Ob Ein- oder Ausstand - ein Umtrunk im Büro muss der Situation angemessen sein. Dann klappt's auch mit den Kollegen

Ob Ein- oder Ausstand - ein Umtrunk im Büro muss der Situation angemessen sein. Dann klappt's auch mit den Kollegen

Den ersten Tag im neuen Job gleich mit einem rauschenden Fest für alle Kollegen zu feiern, mutet etwas bizarr an. Schließlich weiß ja noch niemand, ob Sie wirklich so ein Grund zur grenzenlosen Freude sind oder nur ein notorischer Busenglotzer mit extralauter Telefonstimme beziehungsweise eine Klatschtante, die jede zweite Woche krankfeiert. In Sachen Schnittchen und Prosecco ist am Anfang also eher Zurückhaltung angesagt, was nicht heißt, dass Sie nicht ein paar freundliche bis enthusiastische Worte verlieren sollten, wenn Sie in einer Sitzung oder bei ähnlicher Gelegenheit den Kollegen vorgestellt werden.

Sollte das nicht der Fall sein, drehen Sie selbst eine kleine Runde im neuen Büro, am besten in Begleitung eines Kollegen, der schon länger im Haus ist. So kann er Sie gleich mit allen bekannt machen und Ihnen verraten, wer Praktikant ist und wer als Betriebsrat die exakte Höhe Ihres Gehalts kennt. Unbedingt dabei zu beachten: Auch wenn Sie - wie im Übrigen viele Menschen - "total schlecht mit Namen sind": Vermeiden Sie es, Eselsbrücken laut vor sich hin zu murmeln. "Gloria sieht aus wie 'ne Ökotussi ... das reimt sich auf Ödipussi ... und das ist von Loriot ... und das klingt ja wiederum fast wie Gloria. Hey, echt einfach zu merken, Ihr Name!" - mit solchen Merkhilfen machen Sie garantiert keinen guten Eindruck.

Die Ausgestaltung Ihres Abschieds hängt natürlich davon ab, wie lange Sie in der Firma waren, wie angenehm diese Zeit war und von wem Sie sich verabschieden. Wer nach einem zweiwöchigen Schnupperpraktikum tatsächlich erwartet, dass alle ihren Freitagnachmittag opfern, um im Konferenzraum stundenlang Früchte in einen Schokofonduetopf zu tauchen, verlangt viel. Vor allem von Menschen, die vermutlich nicht einmal wissen, wer Sie sind.

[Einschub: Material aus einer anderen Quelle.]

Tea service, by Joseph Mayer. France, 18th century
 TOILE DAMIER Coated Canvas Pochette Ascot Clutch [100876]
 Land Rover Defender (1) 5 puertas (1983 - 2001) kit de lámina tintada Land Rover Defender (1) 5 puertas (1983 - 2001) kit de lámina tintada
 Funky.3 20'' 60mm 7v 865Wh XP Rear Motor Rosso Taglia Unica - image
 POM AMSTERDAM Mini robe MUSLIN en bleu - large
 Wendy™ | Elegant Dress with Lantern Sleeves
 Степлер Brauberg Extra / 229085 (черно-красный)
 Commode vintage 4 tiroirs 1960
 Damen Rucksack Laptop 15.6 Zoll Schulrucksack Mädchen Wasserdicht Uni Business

Mit längerer Dienstzeit ist es jedoch angemessen, den zeitlichen Rahmen der Feier zu vergrößern und die Qualität der Speisen sowie die Volumenprozentzahl der gereichten Alkoholika zu steigern.

Selbst wenn Sie eine kleine, schmierige Provinzklitsche verlassen und zum unangefochtenen Star der Branche gehen: Beschränken Sie sich in Ihrer Abschiedsrede darauf zu betonen, wie toll die Zeit war, wie schwer Ihnen der Abschied fällt und sparen Sie sich jedes böse Wort. Sollte man Sie jedoch behandelt haben wie einen räudigen Hund und der Hass in Ihnen flackern wie ein Elmsfeuer, verzichten Sie lieber ganz auf einen Ausstand. Feiern Sie Ihren letzten Tag außerhalb der Firma mit den wenigen angenehmen Kollegen und Ihren wahren Freunden.